En sacralisant l’objectif, inatteignable, d’un taux d’inflation de 2%, la Banque centrale européenne s’est enferrée dans une impasse, explique l’ancien patron du FMI.
Mario Draghi a quitté la présidence de la Banque centrale européenne et c’est l’heure des bilans. Au crédit du banquier italien, il y a le sauvetage de l’euro. Mario Draghi a en effet arrêté net la spéculation sur une désarticulation de l’Union monétaire en affirmant, en juillet 2012, que la BCE ferait tout ce qui est nécessaire pour assurer la survie de la monnaie unique. Mais Mario Draghi est aussi la cible, ces derniers temps, de commentaires moins amènes. Car la poursuite d’une politique monétaire ultra-accommodante a enfoncé l’économie européenne plus avant dans le bourbier des taux d’intérêts négatifs.
Ancien gouverneur de la Banque de France et ancien directeur général du Fonds monétaire international, Jacques de Larosière partage ces critiques. Et il explique pourquoi la BCE se trompe, et pourquoi cette erreur est grave.
L’erreur initiale
Pour Jacques de Larosière, l’erreur est de s’accrocher envers et contre tout à cet objectif d’inflation de 2%. ” Je ne comprends pas cette fixation de la BCE sur l’objectif d’inflation de 2 %, qui ne se justifie plus “, dit-il. Aujourd’hui, explique l’ancien patron du FMI, le taux d’inflation et son niveau sont en baisse pour des raisons profondes, structurelles. ” Le vieillissement de la population fait que les économies sont moins vibrantes qu’autrefois, il y a moins de pression sur les ressources disponibles, la mondialisation a ouvert nos marchés à des produits qui incorporent des salaires qui sont à peu près le dixième de ceux que nous connaissons. La technologie, telles les facilités qu’offre l’e-commerce, pèse aussi sur l’évolution des prix, de même que le marché du travail : les travailleurs sont moins sûrs de leur emploi. Ils ne cherchent donc pas systématiquement à changer de position pour un salaire supérieur. Tous ces éléments justifient que le taux d’inflation d’équilibre doive tourner aujourd’hui entre 1 et 1,5%. ” Jacques de Larosière estime par ailleurs que ” si la BCE avait choisi un objectif d’inflation plus modéré, nous aurions une politique monétaire moins expansionniste et beaucoup plus en phase avec la réalité “.

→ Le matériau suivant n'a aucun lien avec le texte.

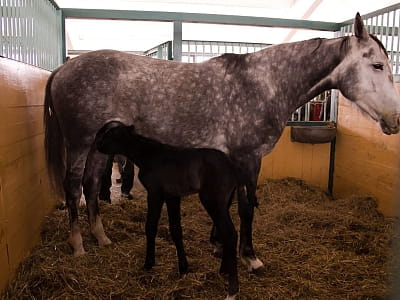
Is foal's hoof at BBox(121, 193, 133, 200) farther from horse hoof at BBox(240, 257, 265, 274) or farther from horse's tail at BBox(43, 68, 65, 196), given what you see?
horse hoof at BBox(240, 257, 265, 274)

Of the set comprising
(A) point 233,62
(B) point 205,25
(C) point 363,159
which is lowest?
→ (C) point 363,159

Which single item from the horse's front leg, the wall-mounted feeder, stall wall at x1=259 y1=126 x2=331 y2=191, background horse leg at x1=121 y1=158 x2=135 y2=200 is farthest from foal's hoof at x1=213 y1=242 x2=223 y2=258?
the wall-mounted feeder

Je ne comprends pas cette fixation de la BCE sur l’objectif d’inflation de 2 %, qui ne se justifie plus.
Mais toujours à la recherche de ces 2% d’inflation, la BCE reste prisonnière de sa politique très accommodante qui présente de multiples inconvénients : ces taux zéro incitent à emprunter, affaiblissent le système bancaire (avec une courbe des taux plate, les banques voient leur marge d’intermédiation fondre), favorisent la création de bulles spéculatives, suscitent la présence d’entreprises zombies, qui survivent en empruntant très bon marché et ébranlent le business model des fonds de pension et des assureurs-vie.

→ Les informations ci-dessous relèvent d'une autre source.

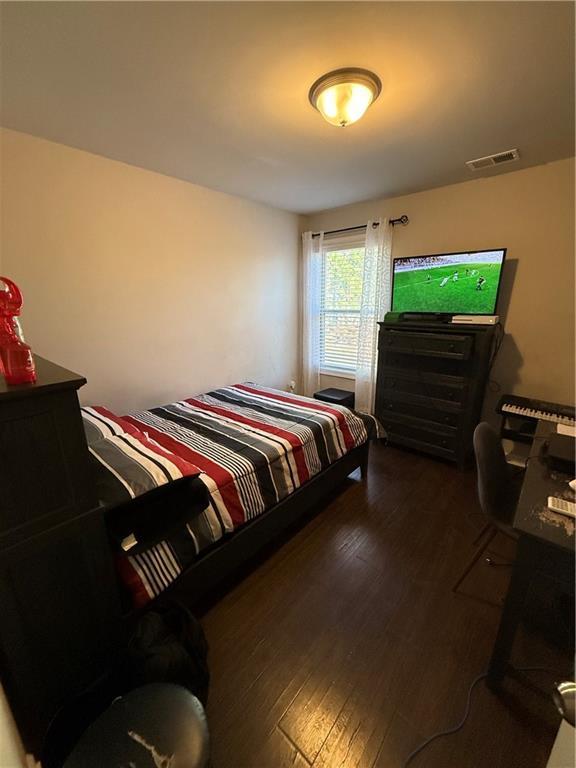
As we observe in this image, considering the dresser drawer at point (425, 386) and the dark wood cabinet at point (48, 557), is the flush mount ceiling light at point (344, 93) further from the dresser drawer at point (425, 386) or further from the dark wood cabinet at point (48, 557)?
the dresser drawer at point (425, 386)

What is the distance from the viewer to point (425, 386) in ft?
9.20

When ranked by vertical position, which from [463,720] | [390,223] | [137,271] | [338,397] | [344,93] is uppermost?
[344,93]

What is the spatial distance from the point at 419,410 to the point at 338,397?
0.93 metres

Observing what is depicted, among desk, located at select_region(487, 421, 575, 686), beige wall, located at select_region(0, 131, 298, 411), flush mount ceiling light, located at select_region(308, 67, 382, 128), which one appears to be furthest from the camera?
beige wall, located at select_region(0, 131, 298, 411)

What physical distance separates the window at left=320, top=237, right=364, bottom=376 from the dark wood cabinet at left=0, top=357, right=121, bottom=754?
318cm

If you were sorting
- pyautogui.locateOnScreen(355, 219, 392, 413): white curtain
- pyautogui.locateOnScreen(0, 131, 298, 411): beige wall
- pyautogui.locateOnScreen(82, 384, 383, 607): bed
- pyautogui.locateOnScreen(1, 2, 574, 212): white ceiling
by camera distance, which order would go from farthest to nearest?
1. pyautogui.locateOnScreen(355, 219, 392, 413): white curtain
2. pyautogui.locateOnScreen(0, 131, 298, 411): beige wall
3. pyautogui.locateOnScreen(82, 384, 383, 607): bed
4. pyautogui.locateOnScreen(1, 2, 574, 212): white ceiling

La fuite vers la liquidité
” Ce n’est pas parce que l’inflation touche un mois ou l’autre 2% que nous allons avoir davantage de croissance, poursuit Jacques de Larosière. La croissance, rappelle-t-il, est déterminée par la vision que les ménages et les entreprises se font de l’avenir et par les investissements productifs. ”

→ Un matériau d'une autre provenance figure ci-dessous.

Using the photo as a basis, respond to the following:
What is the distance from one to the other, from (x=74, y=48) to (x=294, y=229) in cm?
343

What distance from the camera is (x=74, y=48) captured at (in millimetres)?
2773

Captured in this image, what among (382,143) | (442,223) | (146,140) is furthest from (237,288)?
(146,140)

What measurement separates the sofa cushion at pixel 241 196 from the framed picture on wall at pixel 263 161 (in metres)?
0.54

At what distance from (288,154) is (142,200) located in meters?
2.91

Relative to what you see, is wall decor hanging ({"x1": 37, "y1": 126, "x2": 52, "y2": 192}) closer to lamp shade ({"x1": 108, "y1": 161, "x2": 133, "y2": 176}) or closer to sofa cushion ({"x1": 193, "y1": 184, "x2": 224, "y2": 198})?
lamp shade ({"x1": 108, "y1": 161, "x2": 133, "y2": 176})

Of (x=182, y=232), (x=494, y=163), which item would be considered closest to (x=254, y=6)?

Les investissements, parlons-en. Les partisans des taux zéro prétendent que cette politique monétaire a au moins eu pour effet de les relancer. Jacques de Larosière a voulu en avoir le coeur net. Il a donc effectué des recherches pour vérifier si l’on assistait ces dernières années à une reprise des investissements. Et la réponse est… non.
” Le niveau des investissements bruts (en dehors des achats de logements) représentait encore 10,5% du PIB des pays dits ‘avancés’ en 2001. Il est tombé à 8,5%. La part des investissements productifs dans le total des PIB mondiaux est en train de baisser très fortement, résume-t-il. Et la liquidité augmente aussi de manière impressionnante. Ce résultat est tout à fait contraire à celui que les banquiers centraux voudraient obtenir. ”
En effet, plutôt qu’investir en achetant des obligations ou des actions d’entreprises, les épargnants s’orientent vers des avoirs liquides et se détournent des titres qui pourraient financer des investissements productifs. Pourquoi ? Parce que ” lorsque les taux sont négatifs, cela équivaut à une taxe, explique l’ancien président du FMI. Or, la tendance rationnelle de l’investisseur est de chercher à ne pas être taxé. Il place donc son argent là où il ne sera pas taxé, sur des comptes à vue ou en liasses de billets cachées sous son matelas. Cette fuite vers la liquidité est impressionnante aujourd’hui “.
Les entreprises elles-mêmes se détournent des projets d’investissement à long terme : ” Entre s’engager dans un projet d’investissement qui pourrait procurer un rendement de 6% sur sa durée de vie, mais qui est risqué, et emprunter à taux zéro pour racheter ses propres actions, les entreprises sont tentées de choisir la deuxième solution. Les statistiques de rachat d’actions montent de manière exponentielle depuis la baisse des taux “, note Jacques de Larosière.
” Nous sommes dans une impasse, ajoute-t-il. Nous avons cru pendant longtemps, sans aucune vérification objective, que les taux d’intérêt très bas allaient accompagner l’investissement et la croissance. Mais la réalité est tout autre. ”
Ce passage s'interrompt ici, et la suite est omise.